No. A GST invoice requires a valid GSTIN from the issuer (you). If you're not GST-registered (turnover below threshold, currently ₹40 lakh for goods or ₹20 lakh for services in most states), you cannot issue a tax invoice — you issue a regular bill or receipt instead, with no GST charged.
What's the difference between B2B and B2C GST invoices?
B2B invoices need the recipient's GSTIN (so they can claim ITC). B2C invoices below ₹50,000 don't require the recipient's GSTIN (because the recipient isn't registered) but still need name and address. B2C invoices ₹50,000 and above DO need to show the place of supply prominently.
Do I charge GST on exports?
Exports are zero-rated under GST. You can either: (a) export with payment of IGST and claim refund later, or (b) export under a Letter of Undertaking (LUT) and don't pay IGST upfront. The invoice still needs all the standard fields but the IGST amount is zero. Get the LUT from your CA — it's an annual filing.
How many invoices can I issue per month?
No limit. The invoice number must just be unique within the financial year and consecutive (no gaps). Use a prefix like INV-FY25-26-NNNN to make sequence management easy.
Can I send a GST invoice digitally?
Yes. Email PDF is universally accepted. The invoice must have a digital signature (DSC) only if you're an e-invoicing-mandated business above the threshold. Below the threshold, an emailed PDF with the supplier's name + GSTIN is fully valid — no DSC required.
What happens if my customer doesn't pay?
Late payment doesn't affect your GST liability. You still owe the GST on the invoice in the month it was issued (since GST is on supply, not on payment). If the customer never pays, you can claim bad debt as a deduction for income tax purposes but the GST remains payable.

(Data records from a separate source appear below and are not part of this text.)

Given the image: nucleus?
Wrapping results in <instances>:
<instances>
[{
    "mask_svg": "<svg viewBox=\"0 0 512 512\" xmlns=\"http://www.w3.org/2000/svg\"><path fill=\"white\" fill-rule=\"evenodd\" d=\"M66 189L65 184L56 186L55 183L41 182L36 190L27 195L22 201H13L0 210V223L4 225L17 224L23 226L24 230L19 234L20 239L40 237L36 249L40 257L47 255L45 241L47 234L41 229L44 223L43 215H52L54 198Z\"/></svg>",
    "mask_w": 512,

Do I need to keep paper copies?
No. Digital records are sufficient. CGST Rules require you to retain all invoices for 6 years from the end of the relevant financial year. Cloud storage is fine. Make sure backups are reliable.
TL;DR
- GST invoice is the mandatory tax document under CGST Rule 46 for every GST-registered supply
- CGST + SGST for intra-state, IGST for inter-state — derived from buyer's GSTIN, not your CRM
- HSN/SAC code mandatory per line — 4 digits if turnover < ₹5cr, 6 digits if above
- 13 mandatory fields per Rule 46 — miss any and the invoice is non-compliant
- E-invoicing mandatory above ₹5 crore turnover; not required below
- Use our free GST Invoice Generator — auto CGST+SGST/IGST calc, HSN codes, multiple line items, print-to-PDF, no watermark, no signup
This is informational, not legal advice. For edge cases (RCM, export with LUT, composition scheme, sector-specific exemptions) consult your CA. The free generator handles the 95% case for normal B2B and B2C invoices — it's what most small businesses actually need.